Exercise brief:
In the Pennsylvania appeal excerpt, why did the trial court's order strike the default judgment?

Selected text:
SUPERIOR COURT OF PENNSYLVANIA


filed: July 25, 1986.

STEPHEN W. MALIZIA AND DESIREE D. MALIZIA, HIS WIFE, APPELLANTS,
v.
DANIEL F. BECKLEY AND REBECCA BECKLEY, HIS WIFE, AND PAUL LEVI AND CAROL LEVI, T/D/B/A ACTION REAL ESTATE

Appeal from Order Entered on October 24, 1985, in the Court of Common Pleas of Clinton County, Civil Division, No. 315-85.

COUNSEL

Michael F. Salisbury, Lock Haven, for appellants.

Charles J. Weyandt, State College, for appellees.

Cirillo, President Judge, and Tamilia and Hester, JJ.

Author: Hester

[ 355 Pa. Super. Page 258]

This is an appeal from an order striking a default judgment on the ground that appellants' ten-day notice of default judgment pursuant to Pa.R.C.P. 237.1 was not signed by appellants or their attorney. We reject the rationale that absence of a signature could have led the recipients of the notice to believe it was sent by "an interloper in the proceedings," and thus to doubt its authenticity. We reverse.

Appellants commenced this action by filing a complaint against appellees and others alleging material misrepresentations in the sale of a residence to appellants, seeking damages and rescission of the conveyance. The complaint, together with a notice to defend, was served on all defendants, including appellees. Due to appellees' failure to respond, two months after service of the complaint appellants' counsel sent by certified mail a ten-day notice of default judgment to appellees as required by Pa.R.C.P. 237.1. Appellants subsequently filed a praecipe for default judgment, which was entered, and notice of the judgment was mailed to appellees. Almost a month afterward, appellees filed a petition to open or strike the default judgment, alleging, inter alia, that the notice of default judgment was not signed as required by Pa.R.C.P. 237.1.

The trial court, in a hearing conducted on October 24, 1985, considered only the issue of the signature on the notice of default judgment. The court held that absence of a signature was a fatal defect on the face of the record which required that the judgment be stricken. Its reasoning

[ 355 Pa. Super. Page 259]

    was that "there's no indication that it's authentic or legitimate," and it might have been mailed by "an interloper in the proceedings." N.T., October 24, 1985, at 6, 7.*fn1

The allegedly defective notice of default judgment was identical in all respects to the form of notice set forth in Rule 237.1(c) except for the final portion of the form, as to which the rule specifies:

___

(Signature of Plaintiff or Attorney)

___

(Address)

Pa.R.C.P. 237.1(c). This portion of appellant's notice read as follows, in typewritten form:

Michael F. Salisbury, Esquire

ROSAMILIA, O'CONNOR & SALISBURY

241 West Main Street

Lock Haven, Pennsylvania 17745

The question is whether the foregoing authentication complies with the rule, which requires the notice to be "substantially" in the form printed therein.

Information given:
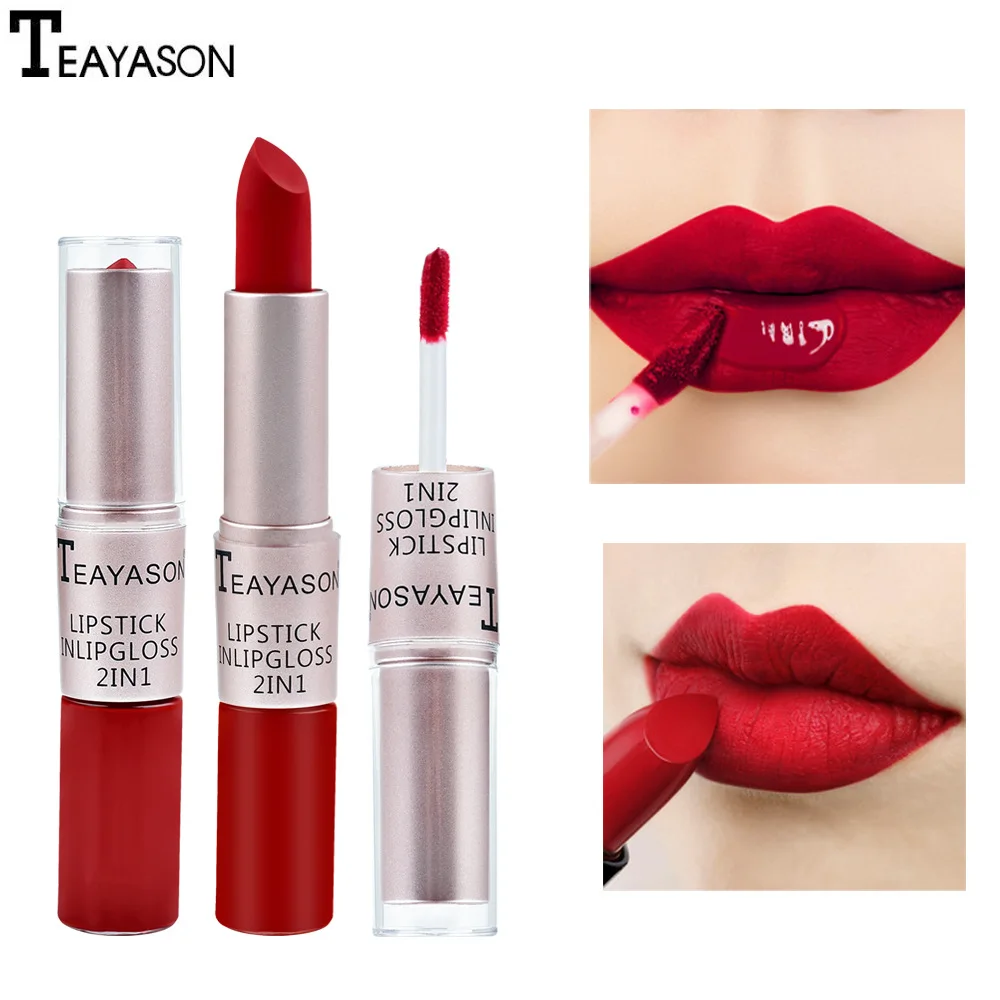 2-in-1 Double Head Long Lasting Matte Lipstick Lip Gloss Moisturizing Red Lip Tint Pigment Lips Liner Wateproof Makeup Cosmetics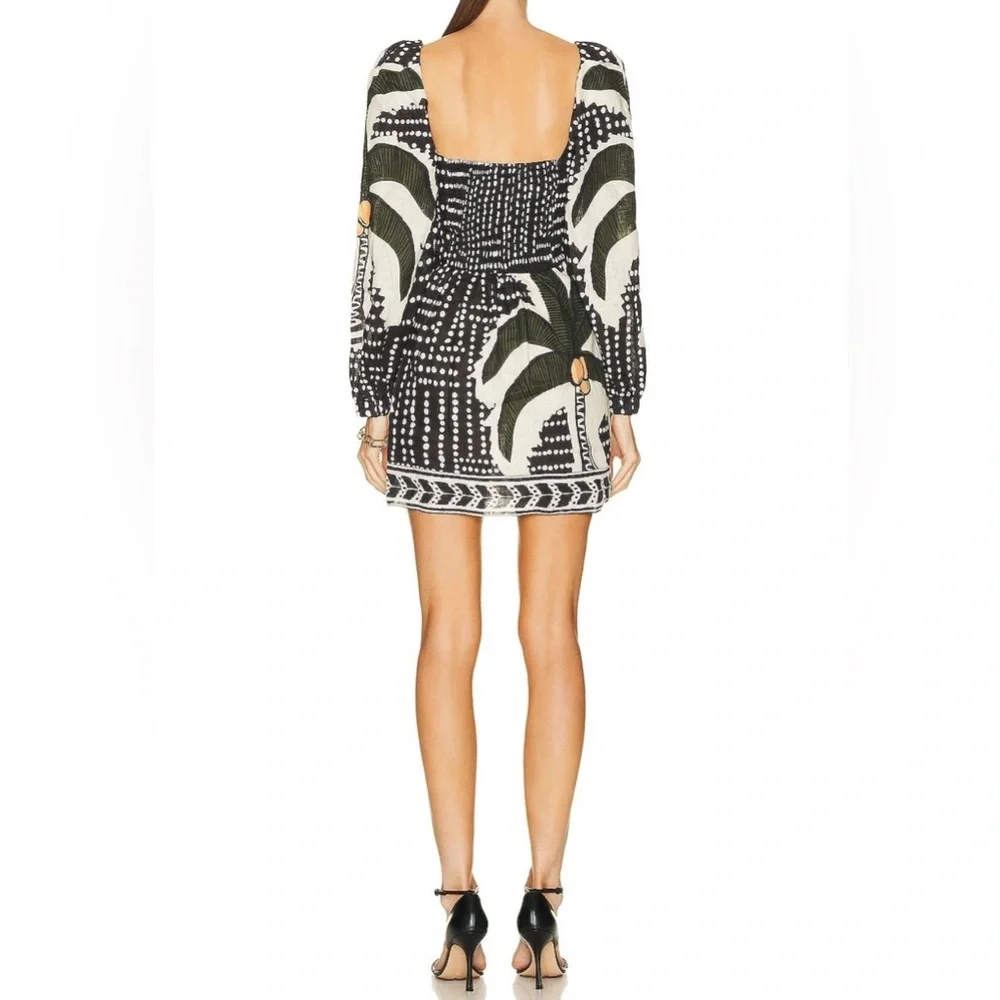 Johanna Ortiz Tropical Linen Mini Dress in green white size 6 - Picture 6 of 11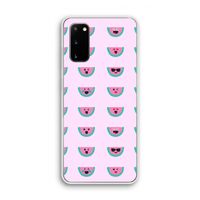 Smiley watermeloenprint: Samsung Galaxy S20 Transparant Hoesje
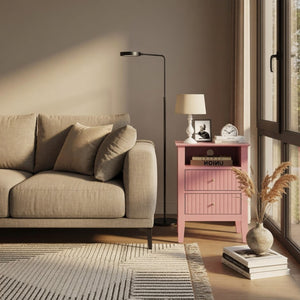 English Elm 18 Inch Fluted Pink Nightstand with 2 Drawers Gold Knobs Slim MDF Bedroom Side Table B082P514971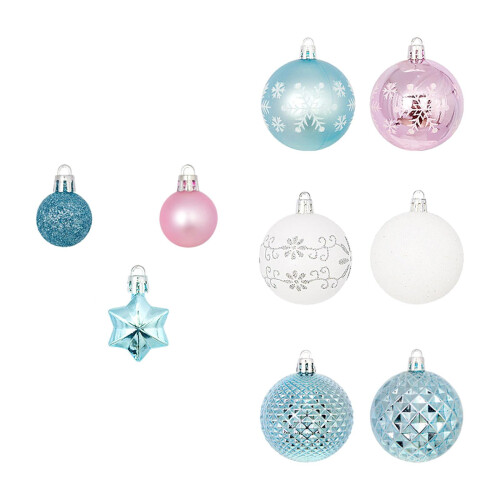 44-Piece Christmas Bauble Assortment – Blue, Pink, White 2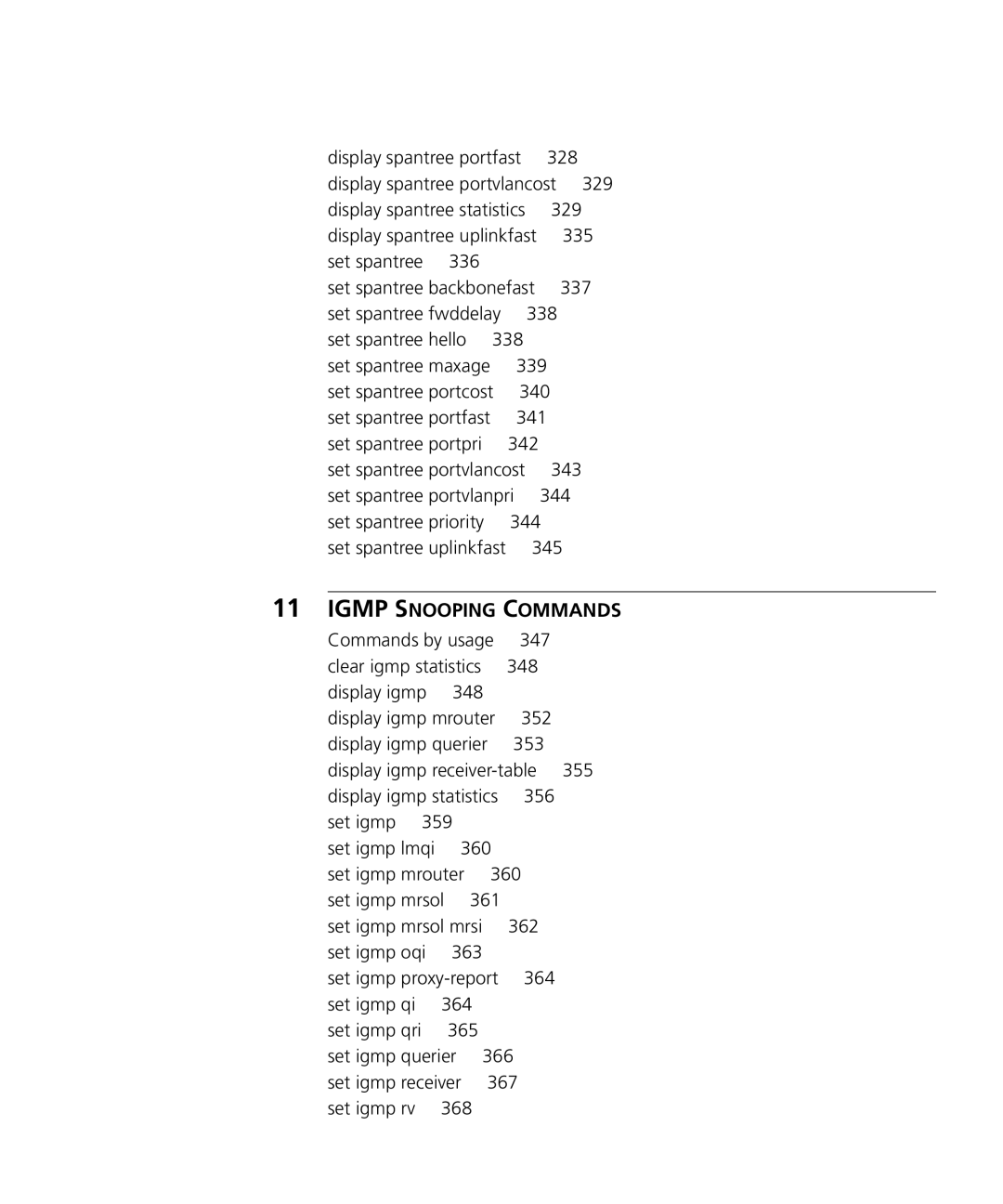 3Com 3CRWX120695A, 3CRWX440095A manual 335, Set spantree, 337, 345, 362 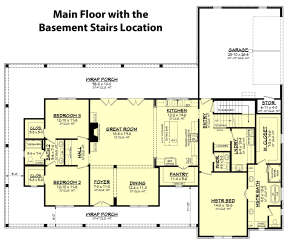 Main Floor w/ Basement Stair Location for House Plan #041-00223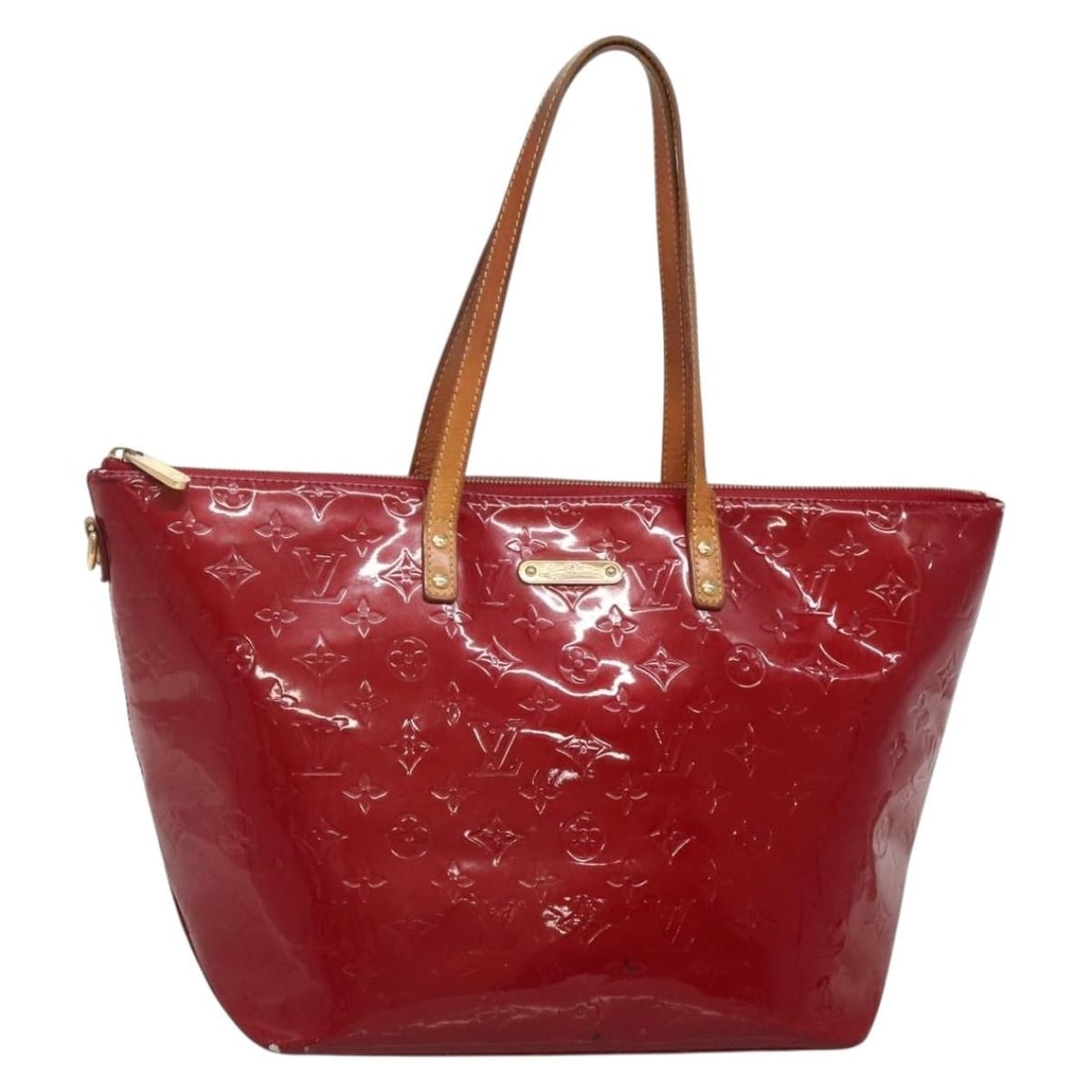 Authentic LOUIS VUITTON Vernis Bellview GM Hand Bag Pomme D'amour M93587 (1 of 18)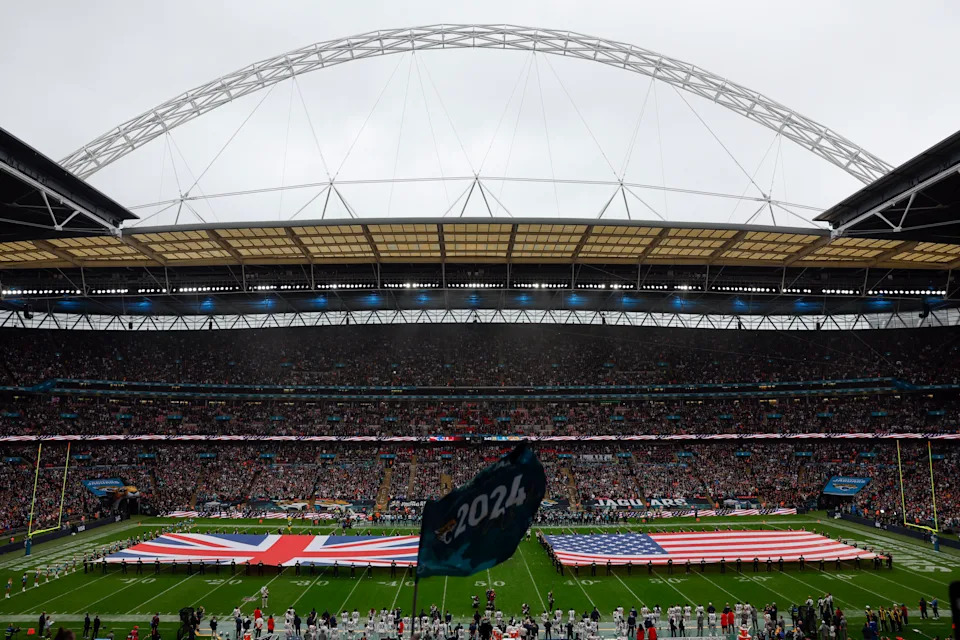 NFL games in Europe have become a fixture of the regular season calendar. (Photo by Danielle Parhizkaran/The Boston Globe via Getty Images)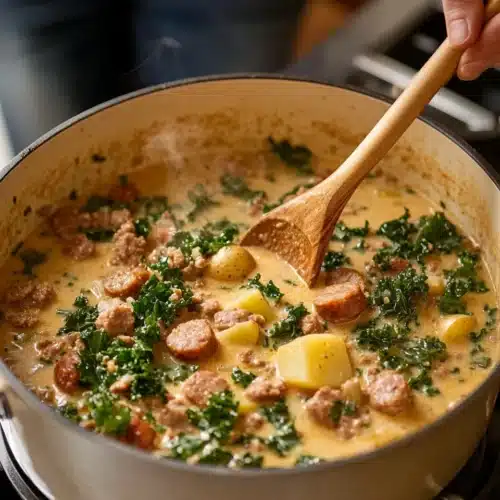 Delicious Zuppa Toscana in a pot, featuring creamy broth and kale.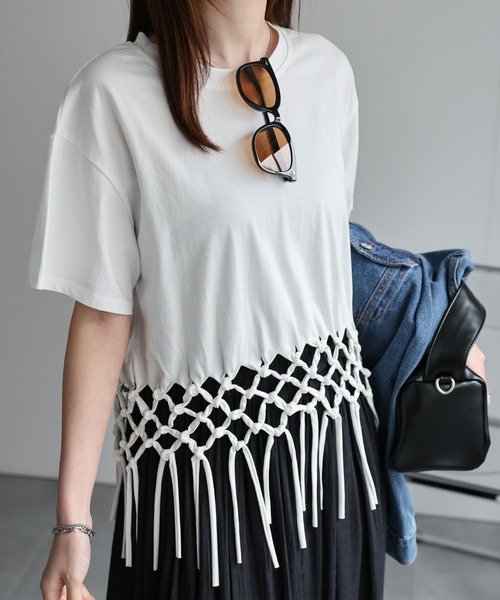CREARE -LINO-(クレアーレリノ)の「〈レディース商品〉フリンジTシャツ(Tシャツ/カットソー・レディース・ネイビー/ホワイト/ブラック/グレー・FREE)」の21枚目の写真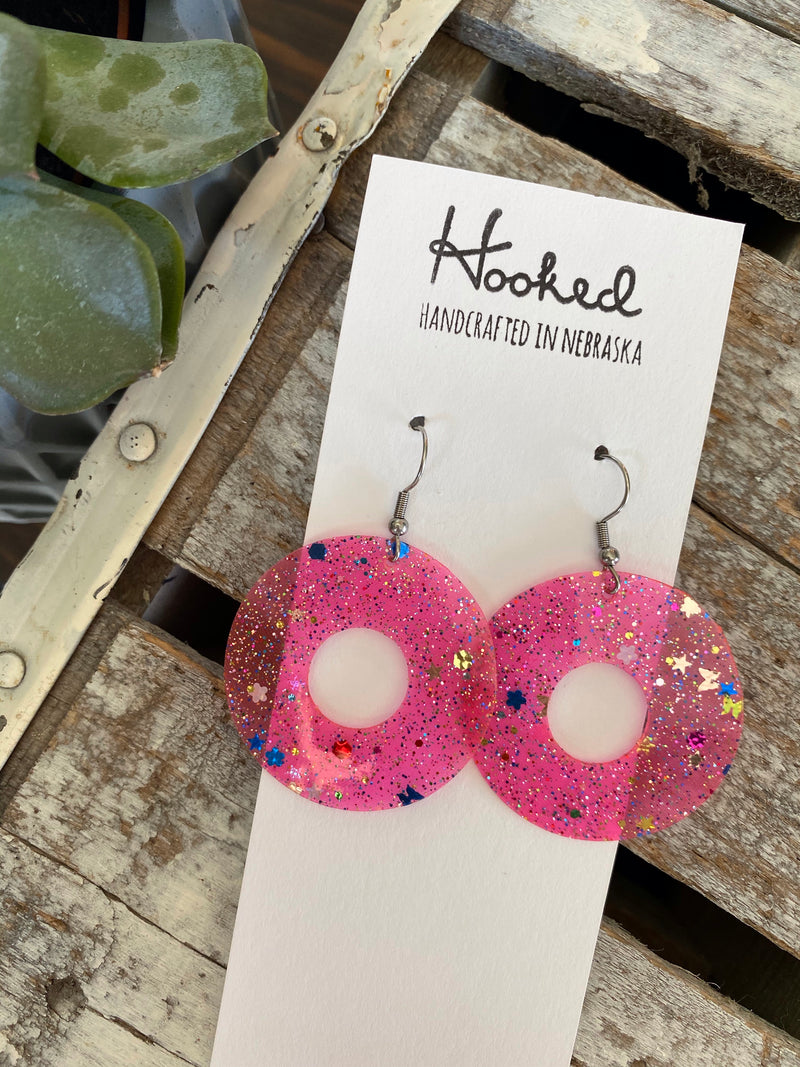 Pink Confetti Pool Float Earrings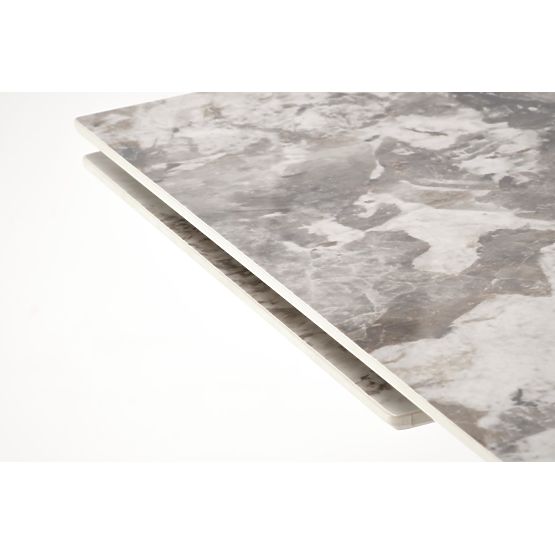 FERNANDO ausziehbarer Tisch, Platte - weißer Marmor, Beine - schwarz (3p=1Stk)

Answer section:
The appellants' ten-day notice of default judgment under Pa.R.C.P. 237.1 was not signed by the appellants or their attorney.